No victories occur without losses. That is the nature of the game, whether it be athletics or life. Someone wins something, yet in the victory, that person must sacrifice some very dear things. And, of course, the loser simply fails in whatever is at stake in the contest. Both contestants lose something.
After a victory, vain people gloat about their accomplishments while forgetting the costs. They elevate themselves and bask in the personal achievement of their triumph. Drunk in the euphoria of supremacy, they fail to acknowledge that their win would be impossible without the sacrifices of others who are friend and foe. No victory should be that glorious; if it is, it becomes too prideful as egos overly inflate.
Pride is often cast as the most selfish of the deadly sins. For psychologists, there are two kinds of pride. Simon Laham, author of The Science of Sin, explains...
"On the one hand we have that kind of pride that is arrogant, conceited and narcissistic; on the other hand, we have a more humble pride, one that follows proportionately upon success. The first kind psychologists call hubristic pride; the second, authentic pride. And the status of this emotion as deadly sin or virtue hangs on the very kind of pride – hubristic or authentic – that one is talking about."
(Simon M. Laham, Ph.D. "Pride and Prejudice: What Jane Austen Didn't Tell You."
Psychology Today. June 25, 2012)
Hubristic pride comes with a desire get ahead at the expense of others, which puts a damper on empathic concern. Authentic pride, however, while being concerned with doing well, is somewhat less self—centred, still leaving some scope for the consideration of others. The relative decrease in concern about others opens the door to prejudice in the hubristically proud.
To live for personal glory is simply immoral, and it is extremely contagious. The term BIRGing means "basking in reflected glory." It is a self-serving cognition whereby an individual associates himself with successful others such that another’s success becomes his own. The person engaging in BIRGing does not need to have been personally involved in the successful action with which he affiliates himself. This behavior or cognition can even be unintentional and somewhat subtle.
When BIRGing, the person so attempts to enhance their self esteem or image by aligning themselves with a success or “glory” for which they had little to no role. Examples of BIRGing include anything from sharing a home state with a past or present famous person, to religious affiliations, to sports teams to "My kid gets straight A's" bumper stickers.
━━━━━━
## EXERCISE A
Format the lines of the records as a numbered list, starting with the line that contains "From the camera, what" and going on through the end of the records. Leave out the blank lines.
━━━━━━
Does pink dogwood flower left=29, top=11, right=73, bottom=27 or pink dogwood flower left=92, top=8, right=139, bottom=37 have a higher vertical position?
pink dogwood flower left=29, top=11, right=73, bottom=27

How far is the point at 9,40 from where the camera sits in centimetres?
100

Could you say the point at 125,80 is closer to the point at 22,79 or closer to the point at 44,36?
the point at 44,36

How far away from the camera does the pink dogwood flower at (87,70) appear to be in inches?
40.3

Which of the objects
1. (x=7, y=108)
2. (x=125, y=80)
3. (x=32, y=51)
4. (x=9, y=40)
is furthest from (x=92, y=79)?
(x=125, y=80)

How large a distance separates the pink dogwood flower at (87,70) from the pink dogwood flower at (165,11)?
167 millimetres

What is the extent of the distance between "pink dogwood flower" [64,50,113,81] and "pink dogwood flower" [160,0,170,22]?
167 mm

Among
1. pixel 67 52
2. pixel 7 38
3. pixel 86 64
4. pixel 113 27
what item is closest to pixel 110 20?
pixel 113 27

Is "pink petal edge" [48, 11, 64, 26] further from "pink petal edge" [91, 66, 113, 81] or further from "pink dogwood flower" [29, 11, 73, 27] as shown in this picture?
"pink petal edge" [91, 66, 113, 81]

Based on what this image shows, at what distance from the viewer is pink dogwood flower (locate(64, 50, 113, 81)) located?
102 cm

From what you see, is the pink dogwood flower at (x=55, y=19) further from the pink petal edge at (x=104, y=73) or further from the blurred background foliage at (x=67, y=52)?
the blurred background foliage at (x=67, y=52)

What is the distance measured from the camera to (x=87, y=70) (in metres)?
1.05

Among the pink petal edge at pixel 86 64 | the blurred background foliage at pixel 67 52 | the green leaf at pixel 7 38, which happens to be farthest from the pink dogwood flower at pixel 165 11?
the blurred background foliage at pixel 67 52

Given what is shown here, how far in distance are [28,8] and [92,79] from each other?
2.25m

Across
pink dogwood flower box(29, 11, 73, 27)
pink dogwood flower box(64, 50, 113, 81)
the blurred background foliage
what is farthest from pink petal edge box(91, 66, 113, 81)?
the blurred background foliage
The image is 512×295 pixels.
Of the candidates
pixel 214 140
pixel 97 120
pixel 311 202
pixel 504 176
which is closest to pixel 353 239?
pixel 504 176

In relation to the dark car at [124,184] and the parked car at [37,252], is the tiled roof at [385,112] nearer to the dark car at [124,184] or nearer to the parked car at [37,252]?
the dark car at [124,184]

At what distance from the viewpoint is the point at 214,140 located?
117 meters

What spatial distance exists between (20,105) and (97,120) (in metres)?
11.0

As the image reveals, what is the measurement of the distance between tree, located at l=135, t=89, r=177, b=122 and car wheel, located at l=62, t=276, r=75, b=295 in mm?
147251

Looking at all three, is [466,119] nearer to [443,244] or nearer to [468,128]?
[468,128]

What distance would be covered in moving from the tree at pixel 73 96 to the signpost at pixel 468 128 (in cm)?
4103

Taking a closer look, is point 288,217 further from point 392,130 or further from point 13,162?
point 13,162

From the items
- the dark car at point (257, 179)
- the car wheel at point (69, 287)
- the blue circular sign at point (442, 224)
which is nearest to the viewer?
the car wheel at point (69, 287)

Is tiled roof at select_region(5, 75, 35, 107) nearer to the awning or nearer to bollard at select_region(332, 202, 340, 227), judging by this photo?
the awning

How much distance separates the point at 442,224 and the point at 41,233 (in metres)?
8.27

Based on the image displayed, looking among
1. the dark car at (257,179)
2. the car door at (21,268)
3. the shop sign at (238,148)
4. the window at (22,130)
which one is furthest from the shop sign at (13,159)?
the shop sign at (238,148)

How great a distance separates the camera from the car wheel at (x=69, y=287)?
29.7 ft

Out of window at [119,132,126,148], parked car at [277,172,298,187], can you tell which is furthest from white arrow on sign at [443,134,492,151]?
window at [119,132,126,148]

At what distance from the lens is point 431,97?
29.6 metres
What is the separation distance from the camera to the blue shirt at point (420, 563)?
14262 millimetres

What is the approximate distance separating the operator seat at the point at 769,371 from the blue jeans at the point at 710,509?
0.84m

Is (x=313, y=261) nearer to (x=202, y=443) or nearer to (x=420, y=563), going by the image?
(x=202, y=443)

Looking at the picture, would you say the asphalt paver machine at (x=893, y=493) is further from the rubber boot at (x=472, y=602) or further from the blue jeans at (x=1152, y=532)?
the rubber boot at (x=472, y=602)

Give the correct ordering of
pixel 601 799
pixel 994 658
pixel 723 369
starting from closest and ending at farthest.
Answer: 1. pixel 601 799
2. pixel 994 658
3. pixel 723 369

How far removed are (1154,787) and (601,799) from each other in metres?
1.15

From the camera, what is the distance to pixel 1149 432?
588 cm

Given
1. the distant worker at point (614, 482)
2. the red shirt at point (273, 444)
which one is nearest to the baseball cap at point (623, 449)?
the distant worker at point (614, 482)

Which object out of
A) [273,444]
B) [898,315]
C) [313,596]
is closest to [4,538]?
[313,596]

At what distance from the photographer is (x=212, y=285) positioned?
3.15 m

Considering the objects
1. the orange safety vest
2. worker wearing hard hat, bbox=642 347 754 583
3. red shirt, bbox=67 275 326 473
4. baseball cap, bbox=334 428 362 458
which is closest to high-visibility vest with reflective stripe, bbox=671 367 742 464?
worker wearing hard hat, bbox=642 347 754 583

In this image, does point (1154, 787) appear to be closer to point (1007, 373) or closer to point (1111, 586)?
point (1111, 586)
━━━━━━
## EXERCISE B
In the essay on pride and victory, what does the term BIRGing mean?

## CORRECT OUTPUT A
1. From the camera, what is the distance to pixel 1149 432?
2. 588 cm
3. Given
4. 1. the distant worker at point (614, 482)
5. 2. the red shirt at point (273, 444)
6. which one is nearest to the baseball cap at point (623, 449)?
7. the distant worker at point (614, 482)
8. Which object out of
9. A) [273,444]
10. B) [898,315]
11. C) [313,596]
12. is closest to [4,538]?
13. [313,596]
14. At what distance from the photographer is (x=212, y=285) positioned?
15. 3.15 m
16. Considering the objects
17. 1. the orange safety vest
18. 2. worker wearing hard hat, bbox=642 347 754 583
19. 3. red shirt, bbox=67 275 326 473
20. 4. baseball cap, bbox=334 428 362 458
21. which is closest to high-visibility vest with reflective stripe, bbox=671 367 742 464?
22. worker wearing hard hat, bbox=642 347 754 583
23. In this image, does point (1154, 787) appear to be closer to point (1007, 373) or closer to point (1111, 586)?
24. point (1111, 586)

## CORRECT OUTPUT B
Basking in reflected glory.